• PROBLEM TO WORK ON
Report back every line in the data that includes the string "cinereoargenteus".

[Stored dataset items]
*-*-*

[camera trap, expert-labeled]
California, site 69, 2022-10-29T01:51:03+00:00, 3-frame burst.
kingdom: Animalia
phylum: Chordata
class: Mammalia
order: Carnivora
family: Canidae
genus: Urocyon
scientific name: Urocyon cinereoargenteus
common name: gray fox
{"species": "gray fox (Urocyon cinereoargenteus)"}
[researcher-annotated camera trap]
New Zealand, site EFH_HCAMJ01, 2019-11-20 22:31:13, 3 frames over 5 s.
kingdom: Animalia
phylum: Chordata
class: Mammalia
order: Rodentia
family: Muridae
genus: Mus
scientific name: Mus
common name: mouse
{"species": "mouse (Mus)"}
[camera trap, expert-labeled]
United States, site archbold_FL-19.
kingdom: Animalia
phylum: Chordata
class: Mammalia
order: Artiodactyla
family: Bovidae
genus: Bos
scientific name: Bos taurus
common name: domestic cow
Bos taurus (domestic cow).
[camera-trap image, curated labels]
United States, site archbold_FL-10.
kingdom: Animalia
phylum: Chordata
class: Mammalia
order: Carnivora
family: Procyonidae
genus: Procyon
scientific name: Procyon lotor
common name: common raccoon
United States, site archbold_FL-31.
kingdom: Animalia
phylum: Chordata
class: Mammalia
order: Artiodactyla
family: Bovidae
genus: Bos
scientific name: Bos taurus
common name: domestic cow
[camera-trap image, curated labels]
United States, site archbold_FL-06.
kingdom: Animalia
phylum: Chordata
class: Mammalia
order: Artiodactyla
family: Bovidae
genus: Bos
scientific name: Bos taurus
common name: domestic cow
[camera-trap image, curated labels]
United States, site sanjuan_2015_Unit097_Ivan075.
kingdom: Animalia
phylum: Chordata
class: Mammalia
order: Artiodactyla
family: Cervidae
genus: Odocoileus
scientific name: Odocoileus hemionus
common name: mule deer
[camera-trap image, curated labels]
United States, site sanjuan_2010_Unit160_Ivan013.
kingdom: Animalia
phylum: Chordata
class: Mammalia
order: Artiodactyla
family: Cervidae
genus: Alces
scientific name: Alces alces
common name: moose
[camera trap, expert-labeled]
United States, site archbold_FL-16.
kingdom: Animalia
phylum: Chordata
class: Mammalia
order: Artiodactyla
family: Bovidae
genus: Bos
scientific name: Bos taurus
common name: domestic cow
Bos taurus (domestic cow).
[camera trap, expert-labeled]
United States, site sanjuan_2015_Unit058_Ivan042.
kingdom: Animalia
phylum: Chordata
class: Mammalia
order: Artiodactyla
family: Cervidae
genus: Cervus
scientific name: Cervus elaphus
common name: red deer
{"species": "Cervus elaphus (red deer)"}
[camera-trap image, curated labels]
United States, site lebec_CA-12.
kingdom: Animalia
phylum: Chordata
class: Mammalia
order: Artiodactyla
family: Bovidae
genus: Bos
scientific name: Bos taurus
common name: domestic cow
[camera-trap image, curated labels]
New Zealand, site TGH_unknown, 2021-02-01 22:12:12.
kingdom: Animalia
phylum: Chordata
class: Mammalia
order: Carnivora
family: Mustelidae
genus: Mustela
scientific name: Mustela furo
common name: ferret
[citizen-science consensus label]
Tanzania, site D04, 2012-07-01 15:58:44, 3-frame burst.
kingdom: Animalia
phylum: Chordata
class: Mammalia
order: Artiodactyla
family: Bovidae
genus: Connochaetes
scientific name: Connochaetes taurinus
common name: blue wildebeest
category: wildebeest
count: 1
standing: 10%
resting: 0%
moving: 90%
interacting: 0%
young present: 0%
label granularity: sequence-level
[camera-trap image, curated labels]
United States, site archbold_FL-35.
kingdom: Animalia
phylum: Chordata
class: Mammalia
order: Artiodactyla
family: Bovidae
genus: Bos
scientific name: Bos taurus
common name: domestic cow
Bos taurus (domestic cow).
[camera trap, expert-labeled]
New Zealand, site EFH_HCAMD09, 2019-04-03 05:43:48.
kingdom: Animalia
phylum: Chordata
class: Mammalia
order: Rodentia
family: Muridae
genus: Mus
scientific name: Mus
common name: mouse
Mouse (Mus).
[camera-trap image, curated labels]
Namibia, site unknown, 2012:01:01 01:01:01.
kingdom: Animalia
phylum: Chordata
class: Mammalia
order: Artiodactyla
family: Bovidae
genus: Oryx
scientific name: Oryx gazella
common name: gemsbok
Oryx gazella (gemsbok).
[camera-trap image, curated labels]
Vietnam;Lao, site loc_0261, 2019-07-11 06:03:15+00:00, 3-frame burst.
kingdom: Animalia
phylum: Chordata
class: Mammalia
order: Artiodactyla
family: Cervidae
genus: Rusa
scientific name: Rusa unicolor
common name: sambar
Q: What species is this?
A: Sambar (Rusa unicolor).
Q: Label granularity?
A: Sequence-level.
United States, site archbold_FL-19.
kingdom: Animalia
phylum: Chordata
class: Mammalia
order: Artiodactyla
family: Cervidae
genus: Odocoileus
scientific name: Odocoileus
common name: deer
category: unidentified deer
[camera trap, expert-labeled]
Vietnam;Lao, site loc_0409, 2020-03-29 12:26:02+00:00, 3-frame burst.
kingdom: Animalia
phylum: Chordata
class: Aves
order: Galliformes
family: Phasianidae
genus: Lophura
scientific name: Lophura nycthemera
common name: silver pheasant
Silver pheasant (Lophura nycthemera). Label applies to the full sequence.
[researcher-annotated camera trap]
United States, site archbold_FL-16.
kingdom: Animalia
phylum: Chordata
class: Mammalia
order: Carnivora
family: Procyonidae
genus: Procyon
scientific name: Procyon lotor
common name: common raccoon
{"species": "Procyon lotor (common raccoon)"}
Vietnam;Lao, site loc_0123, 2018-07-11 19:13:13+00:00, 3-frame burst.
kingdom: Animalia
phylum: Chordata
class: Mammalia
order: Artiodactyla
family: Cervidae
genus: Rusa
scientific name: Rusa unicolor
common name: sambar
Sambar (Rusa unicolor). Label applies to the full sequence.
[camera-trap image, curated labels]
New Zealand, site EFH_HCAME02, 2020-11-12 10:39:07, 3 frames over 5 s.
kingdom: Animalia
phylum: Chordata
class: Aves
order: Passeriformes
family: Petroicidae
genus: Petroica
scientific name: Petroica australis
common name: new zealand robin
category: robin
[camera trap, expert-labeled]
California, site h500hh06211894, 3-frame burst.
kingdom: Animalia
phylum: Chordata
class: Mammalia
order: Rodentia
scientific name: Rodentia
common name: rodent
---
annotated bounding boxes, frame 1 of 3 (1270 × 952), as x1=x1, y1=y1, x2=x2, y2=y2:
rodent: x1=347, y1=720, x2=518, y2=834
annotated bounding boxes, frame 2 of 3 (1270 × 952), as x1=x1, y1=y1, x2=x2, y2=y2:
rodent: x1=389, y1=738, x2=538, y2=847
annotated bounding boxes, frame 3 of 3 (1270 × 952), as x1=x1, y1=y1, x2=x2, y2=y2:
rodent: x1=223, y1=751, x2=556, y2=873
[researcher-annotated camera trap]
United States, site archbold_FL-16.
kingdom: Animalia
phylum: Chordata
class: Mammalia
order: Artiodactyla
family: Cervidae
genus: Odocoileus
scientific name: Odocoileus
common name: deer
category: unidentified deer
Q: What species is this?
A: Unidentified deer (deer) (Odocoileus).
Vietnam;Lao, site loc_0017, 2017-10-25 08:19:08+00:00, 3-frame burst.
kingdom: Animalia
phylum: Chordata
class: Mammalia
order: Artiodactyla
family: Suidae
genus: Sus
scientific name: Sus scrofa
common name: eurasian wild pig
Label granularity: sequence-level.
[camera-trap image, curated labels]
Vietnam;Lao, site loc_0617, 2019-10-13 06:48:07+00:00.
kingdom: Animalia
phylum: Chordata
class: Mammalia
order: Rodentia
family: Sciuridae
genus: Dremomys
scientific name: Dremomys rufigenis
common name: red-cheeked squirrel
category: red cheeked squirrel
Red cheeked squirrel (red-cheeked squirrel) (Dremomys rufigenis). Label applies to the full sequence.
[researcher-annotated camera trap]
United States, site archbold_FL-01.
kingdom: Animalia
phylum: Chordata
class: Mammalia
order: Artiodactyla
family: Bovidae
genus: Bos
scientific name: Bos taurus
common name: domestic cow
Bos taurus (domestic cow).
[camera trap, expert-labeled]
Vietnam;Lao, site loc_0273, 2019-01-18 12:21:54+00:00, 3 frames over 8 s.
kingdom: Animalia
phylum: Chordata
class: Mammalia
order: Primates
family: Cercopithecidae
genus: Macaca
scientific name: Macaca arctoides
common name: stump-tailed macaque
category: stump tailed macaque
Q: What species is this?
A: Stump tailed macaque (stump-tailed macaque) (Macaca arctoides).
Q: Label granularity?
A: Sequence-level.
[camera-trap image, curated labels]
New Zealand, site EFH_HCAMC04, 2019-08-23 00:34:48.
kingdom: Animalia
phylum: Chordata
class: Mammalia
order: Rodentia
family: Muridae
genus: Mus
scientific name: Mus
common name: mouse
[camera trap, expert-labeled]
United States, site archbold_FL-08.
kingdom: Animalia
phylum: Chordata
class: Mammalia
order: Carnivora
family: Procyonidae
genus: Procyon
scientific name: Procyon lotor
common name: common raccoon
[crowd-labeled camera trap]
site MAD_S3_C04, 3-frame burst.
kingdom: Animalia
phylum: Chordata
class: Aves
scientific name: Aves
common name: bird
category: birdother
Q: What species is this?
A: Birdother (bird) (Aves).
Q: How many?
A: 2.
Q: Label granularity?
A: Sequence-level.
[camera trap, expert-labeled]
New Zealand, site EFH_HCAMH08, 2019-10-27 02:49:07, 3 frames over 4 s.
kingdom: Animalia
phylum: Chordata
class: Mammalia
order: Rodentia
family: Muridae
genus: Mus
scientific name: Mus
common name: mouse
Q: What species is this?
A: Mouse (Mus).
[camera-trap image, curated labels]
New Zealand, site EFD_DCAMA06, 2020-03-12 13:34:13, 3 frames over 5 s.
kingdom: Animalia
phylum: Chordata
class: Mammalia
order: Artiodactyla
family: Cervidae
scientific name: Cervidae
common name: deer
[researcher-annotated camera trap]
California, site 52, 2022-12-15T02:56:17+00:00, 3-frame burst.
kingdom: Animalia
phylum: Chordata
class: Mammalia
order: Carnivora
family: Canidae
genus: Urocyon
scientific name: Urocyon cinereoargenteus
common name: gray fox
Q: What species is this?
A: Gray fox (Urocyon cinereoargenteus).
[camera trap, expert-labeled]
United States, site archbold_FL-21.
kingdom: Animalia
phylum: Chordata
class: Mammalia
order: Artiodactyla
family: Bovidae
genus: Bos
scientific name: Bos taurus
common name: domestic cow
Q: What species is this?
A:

*-*-*

• YOUR RESPONSE
scientific name: Urocyon cinereoargenteus
{"species": "gray fox (Urocyon cinereoargenteus)"}
scientific name: Urocyon cinereoargenteus
A: Gray fox (Urocyon cinereoargenteus).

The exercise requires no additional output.